Company News

CrossAmerica Partners Converting Dealer Sites to Grow Company-Operated Footprint

Strategy shows in strength of 2nd-quarter earning results
Crossamerica Partners
Logo/CrossAmerica Partners

CrossAmerica Partners LP is increasingly converting lessee-dealer and commission stores in its system to company-owned and -operated sites, with plans to continue the effort. The wholesale and retail company converted nearly 40 convenience stores to company-operated over the past year, including investing $4.1 million to the effort during the recent second quarter, according to President and CEO Charles Nifong and Chief Financial Officer Maura Topper.

“We have the ability to convert sites when dealers are unable or unwilling to renew a lessee contract or in some cases, when a lessee-dealer fails to perform within the terms of a contract,” Nifong said during an earnings conference call this week. “Either way, for the sites we convert to retail operations, we believe that we can generate more profitability from these locations and enhance these sites’ long-term value through operating these sites ourselves.”

That long-term outlook more than makes up for the cost of the conversions, he said. “The expense is generally minimal in comparison to the long-term, incremental EBITDA and value-creation potential,” Nifong said. “We expect to continue to expand our company-operated retail footprint through these types of class-of-trade conversions going forward.”

The retailer also divested six stores during the second quarter as part of an ongoing effort to “recycle capital” within its portfolio. “We seek to maximize the value of our locations through evaluating our sites’ long-term potential with a goal to divest sites where we determine that the capital can be better used elsewhere to either reduce leverage or to invest in compelling opportunities within our existing assets.”

CrossAmerica Partners, Allentown, Pennsylvania, is a distributor of branded and unbranded petroleum for motor vehicles in the United States. It distributes fuel to approximately 1,700 locations and owns or leases approximately 1,100 sites. It owned and operated 252 stores as of Jan. 1.

  • CrossAmerica Partners ranked No. 33 on CSP’s 2023 Top 202 list of the largest U.S. convenience-store chains by company-owned store count.

For the second quarter ending June 30, CrossAmerica Partners reported net income of $14.5 million, adjusted EBITDA of $42.2 million and distributable cash flow of $30.4 million compared to 2022 income of $14.0 million, earnings of $41.4 million and cash flow of $32.4 million.

“We had another strong quarter with total fuel volume for the second quarter up over the prior year in both of our operating segments. In particular, our retail segment posted strong results with increases in operating income, store sales and fuel and store margin,” Nifong said. “Overall, our business continues to demonstrate strength across many varied economic environments, which is further reflected in our strong balance sheet and in our healthy distribution coverage levels.”

The retail segment generated a 19% increase in gross profit compared to the second quarter 2022, the company reported. The increase for the second quarter 2023 was primarily due to higher motor fuel and merchandise gross profit.

“The strong performance was driven particularly by higher sales across several categories, most notably in the packaged beverage, beer, snacks and food categories,” Nifong said.

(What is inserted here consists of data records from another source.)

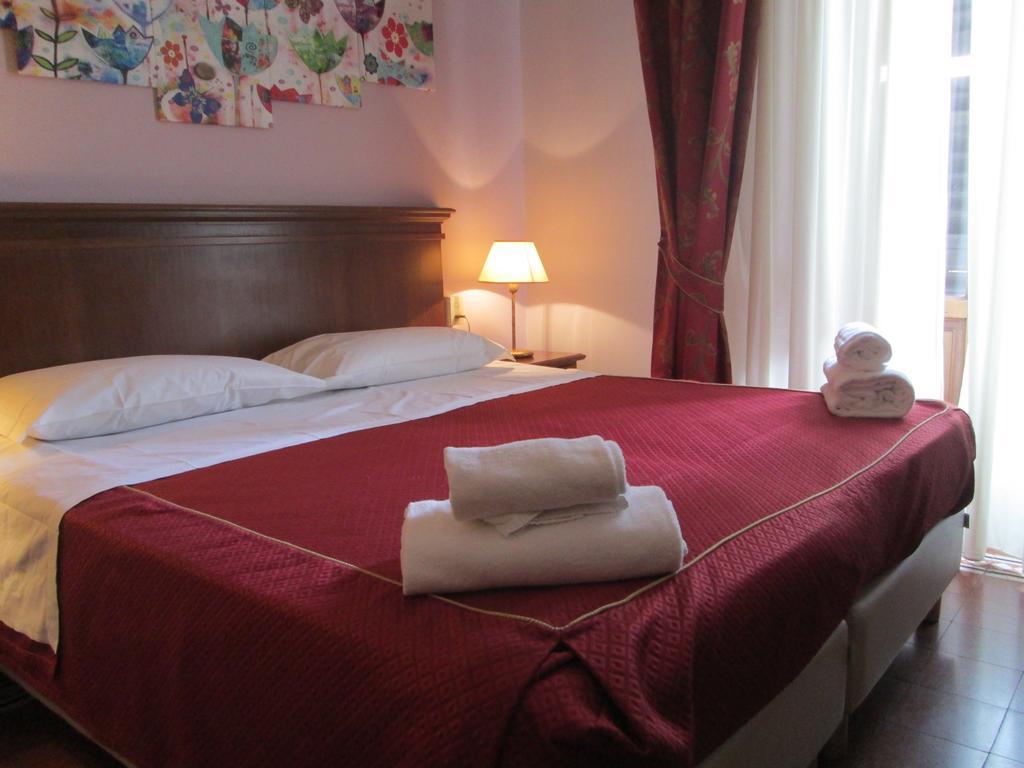 Astrid Hotel Florencie Exteriér fotografie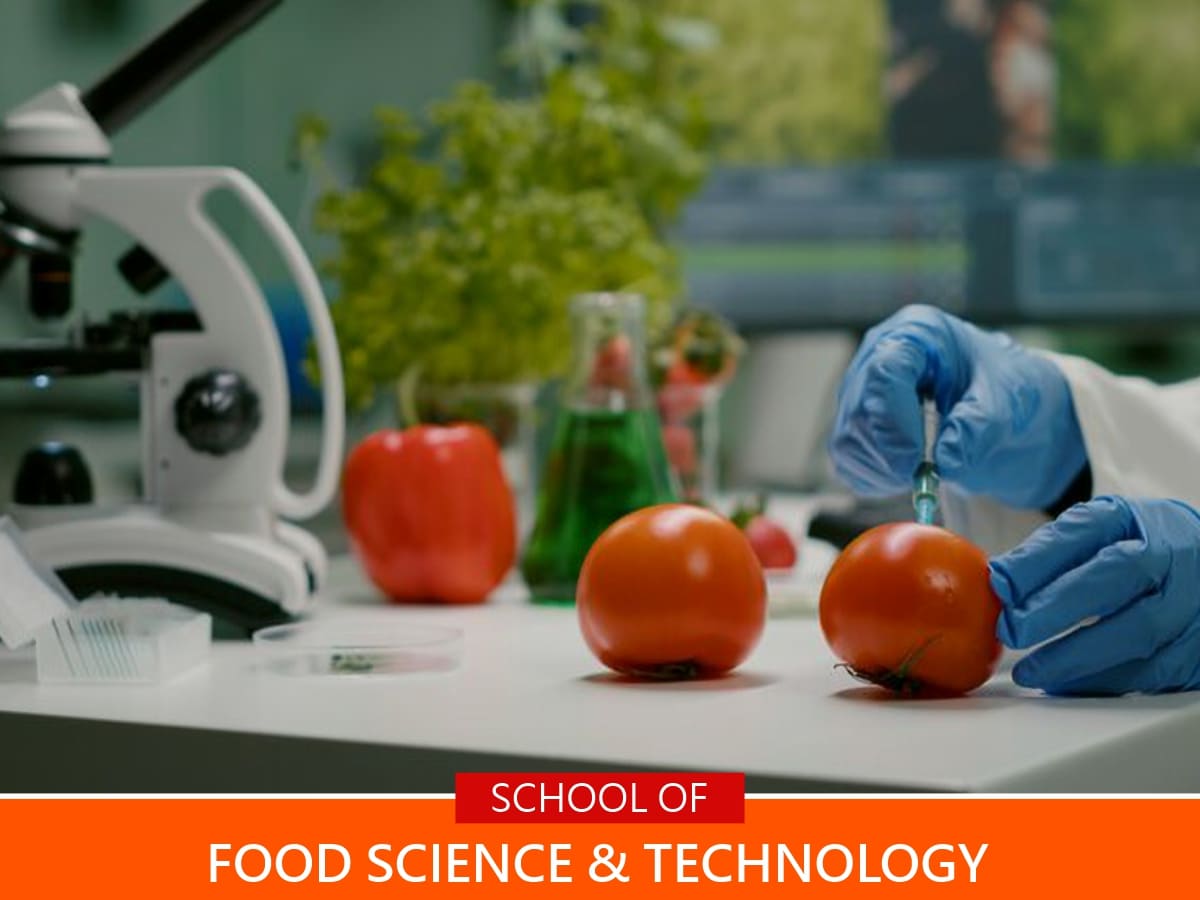 Food Science and Technology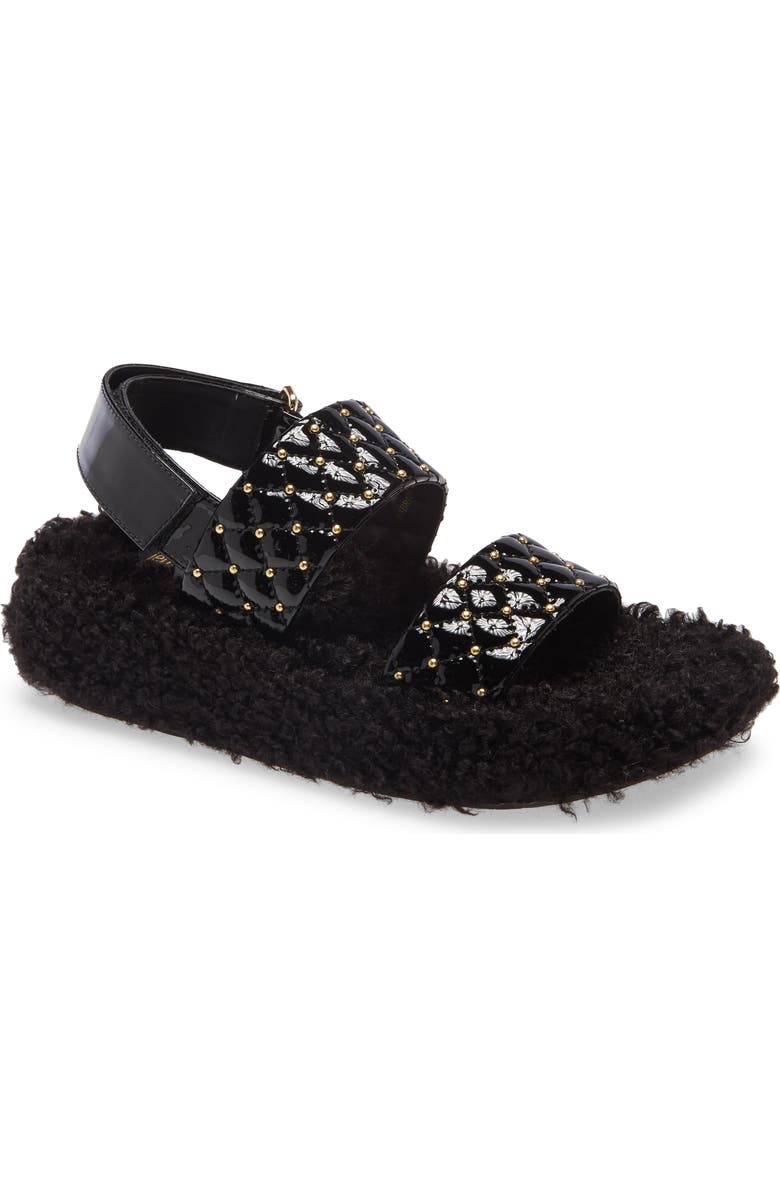 Jeffrey Campbell Ardeman Sandal, Main, color,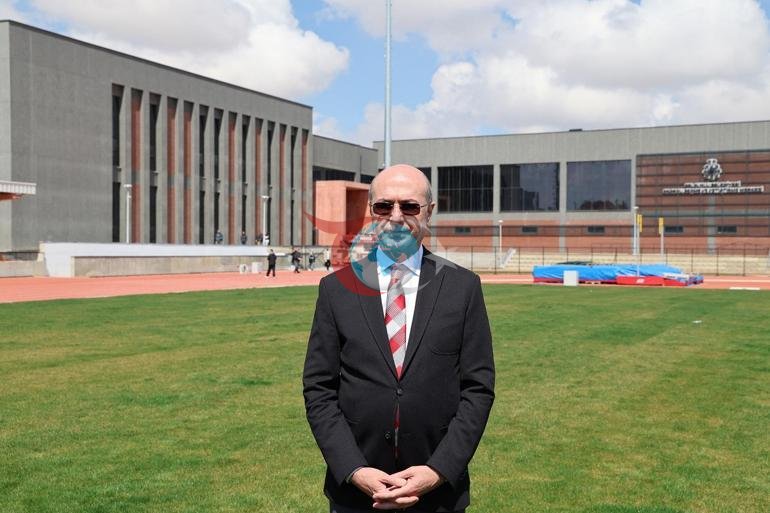 Selçuklu Belediye Başkanı Pekyatırmacı: Hedefimiz olimpiyatlara sporcu yetiştirmek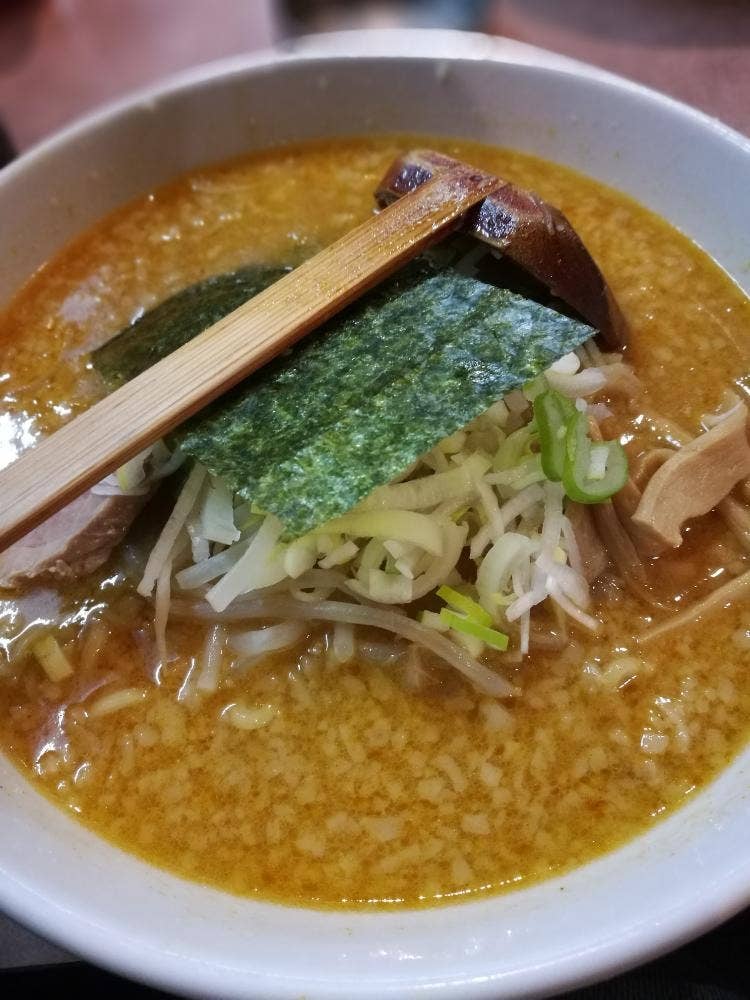 ビックらーめん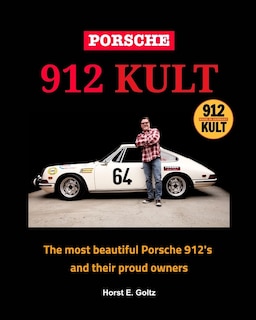 Couverture_Porsche 912 KULT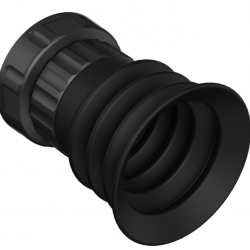 Oculaire de conversion, module vers lunette thermique HIKMICRO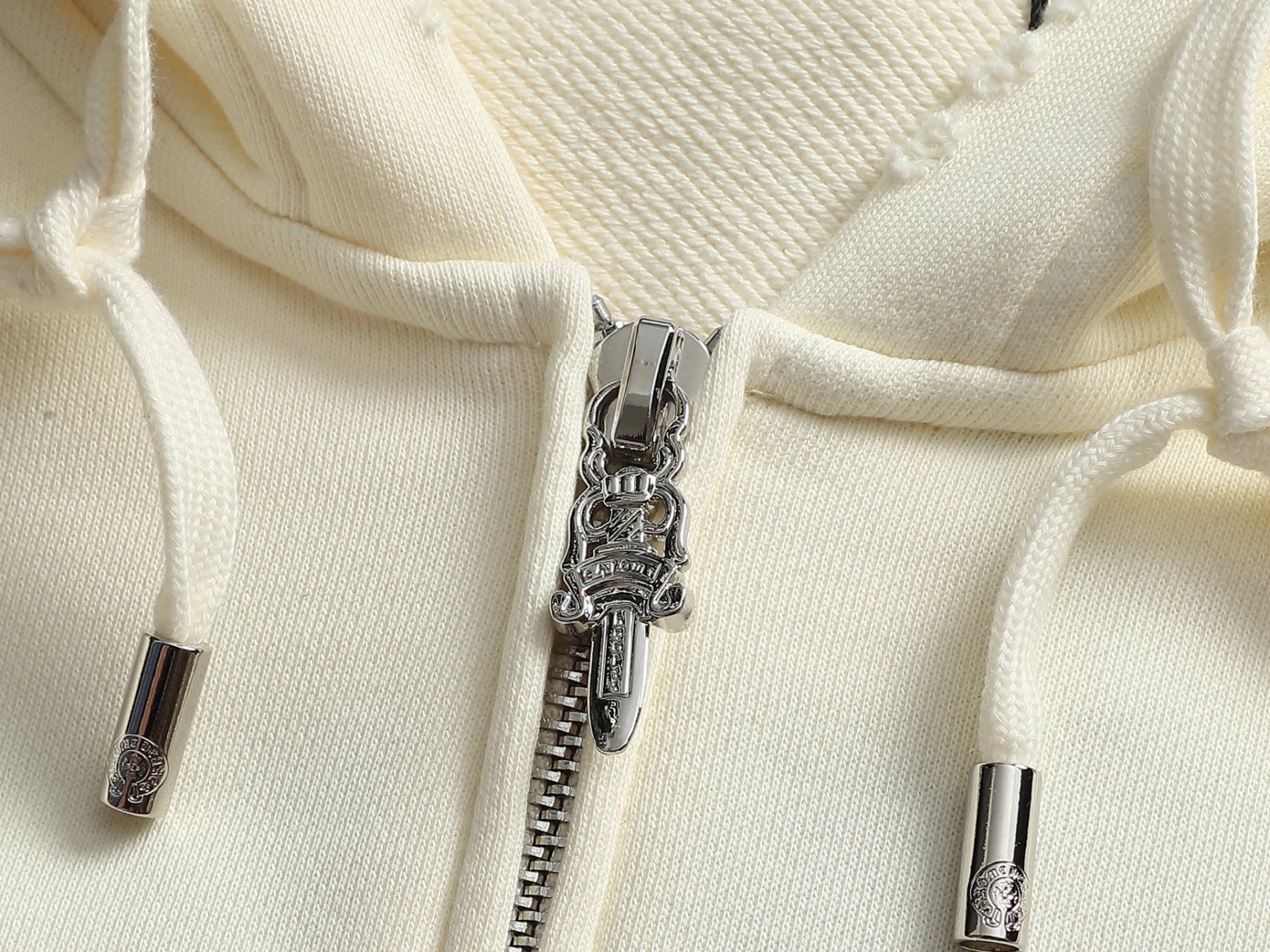 【CHROME HEARTS】クロムハーツ パーカー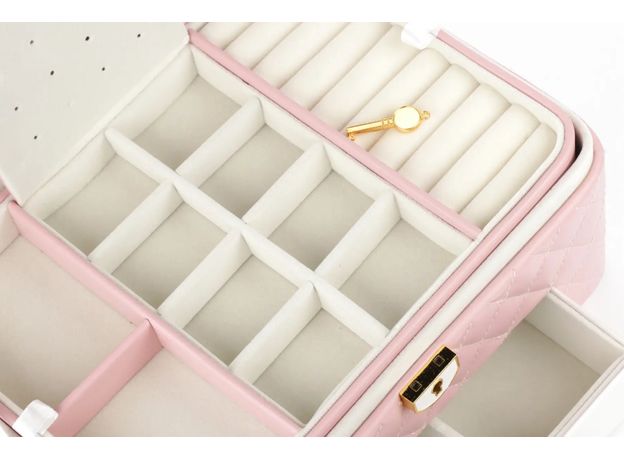 Шкатулка CRAFT JW/TFN/KY.PK, фото 4 | Интернет-магазин оригинальных часов и аксессуаров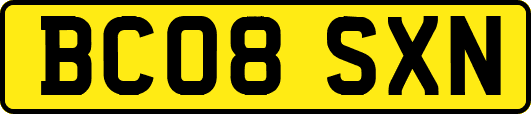 BC08SXN
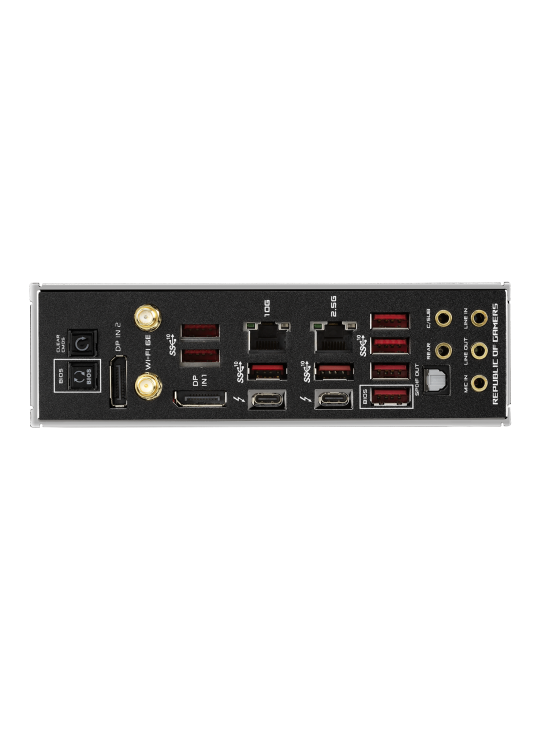 ASUS ROG Crosshair VIII Extreme (AM4, DDR4, PCIe 4.0)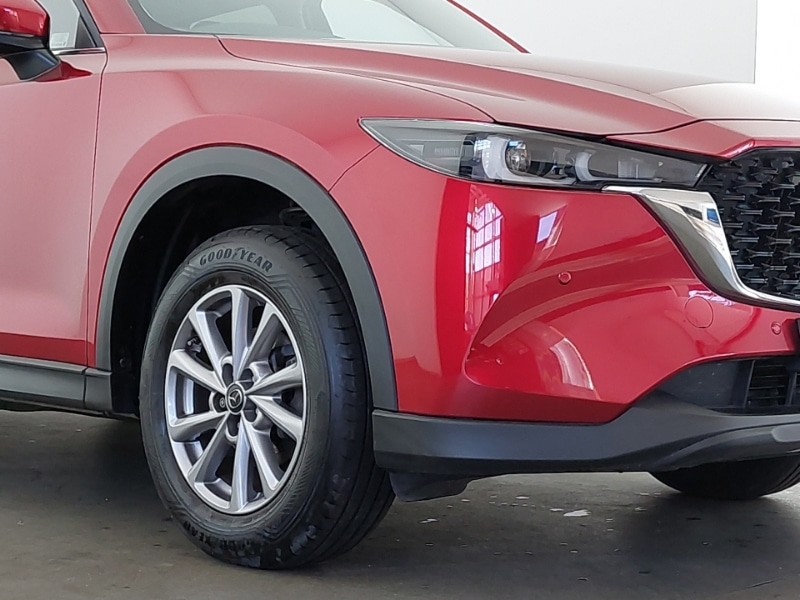 Used Mazda CX-5 2022 for sale - 76771328: Photo 9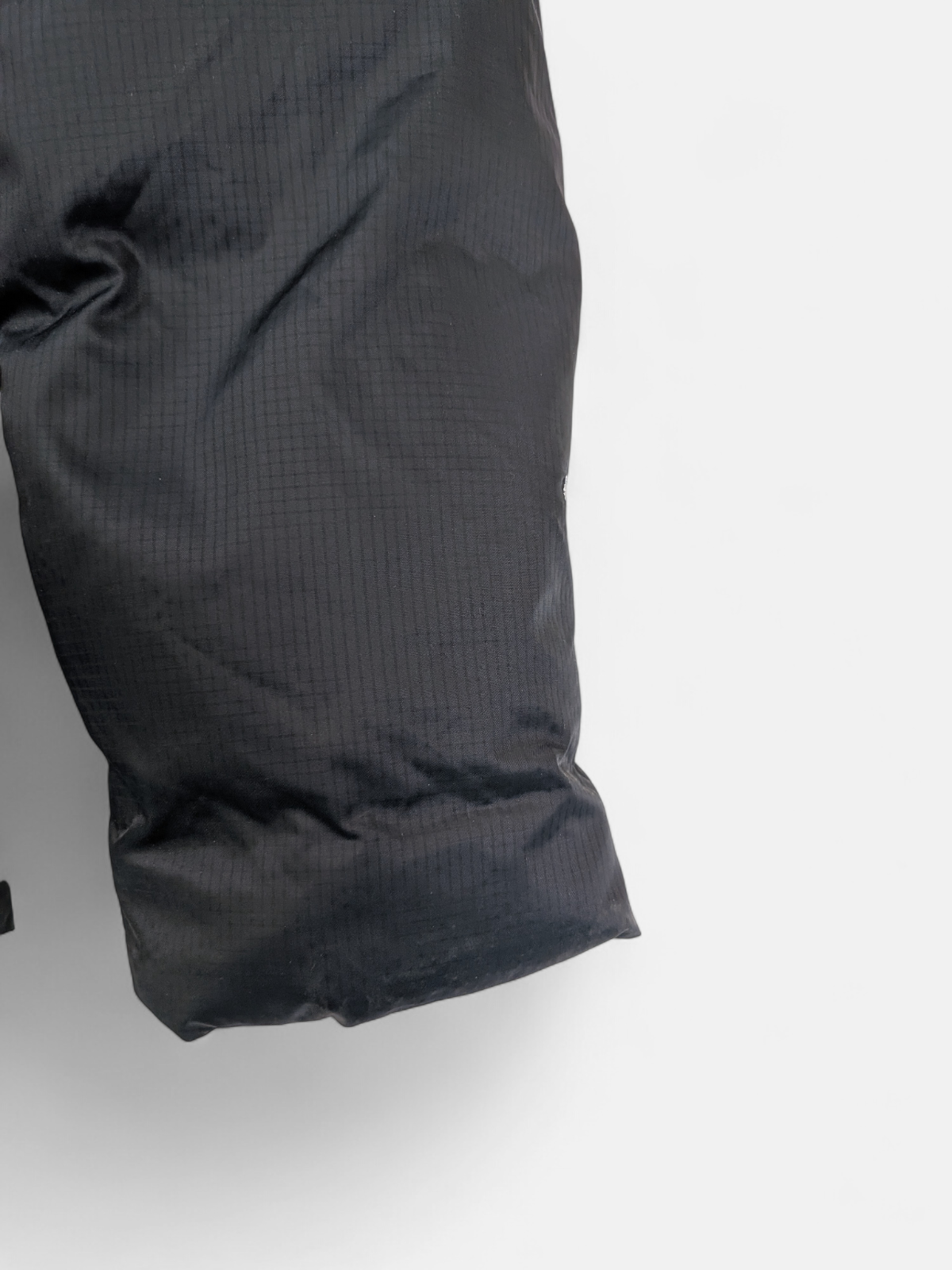 The North Face Mens Himalayan Light Down Hooded Jacket / BLack / RRP £225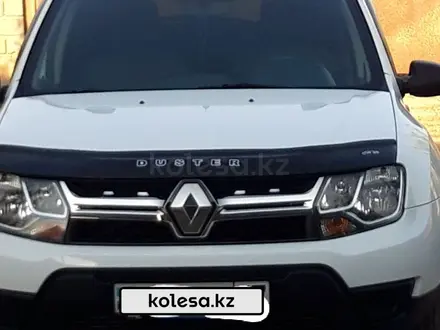 Renault Duster 2016 года за 6 250 000 тг. в Шымкент – фото 2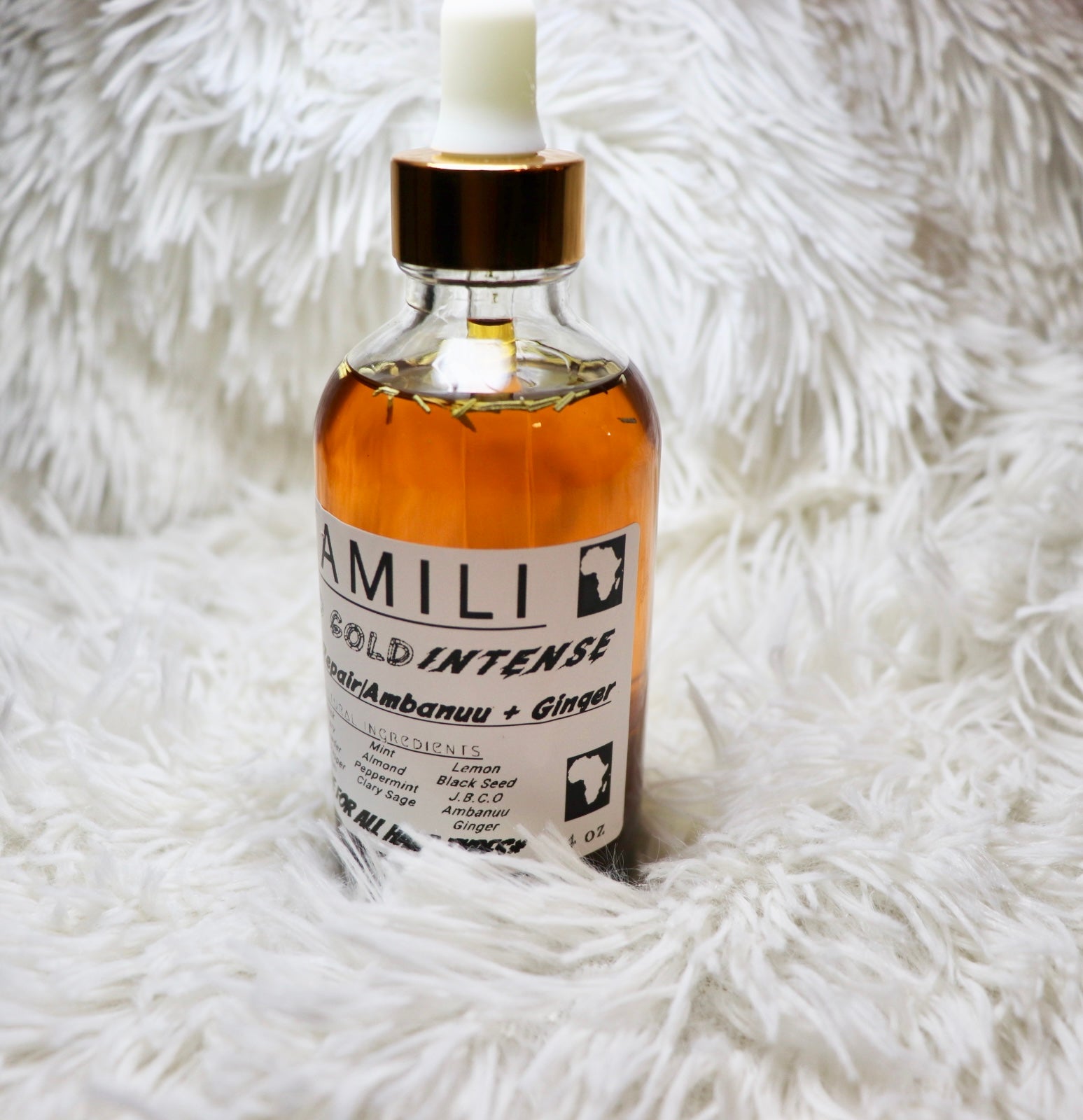 LIQUID GOLD INTENSE XTRA-STR & REPAIR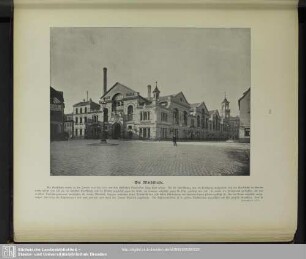Die Markthalle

 The retail segment sold 130.8 million retail fuel gallons during the second quarter 2023, which was an increase of 2.0% when compared to the second quarter 2022. Same-store retail segment fuel volume for the second quarter 2023 declined 1.0% from 123.7 million gallons during the second quarter 2022 to 122.3 million gallons. Retail segment overall fuel gallons increased during the second quarter of 2023 compared to the prior year due to the conversion of certain lessee dealer sites to company operated sites during the quarter.

For the second quarter 2023, CrossAmerica’s merchandise gross profit and other revenue increased 20.0% when compared to the second quarter 2022. Same-store merchandise sales excluding cigarettes increased 8% for the second quarter 2023. Merchandise gross profit percentage increased to 29.0% for the second quarter 2023 from 27.3% for the second quarter 2022, primarily due to improved merchandise margins and an improving mix of merchandise sales.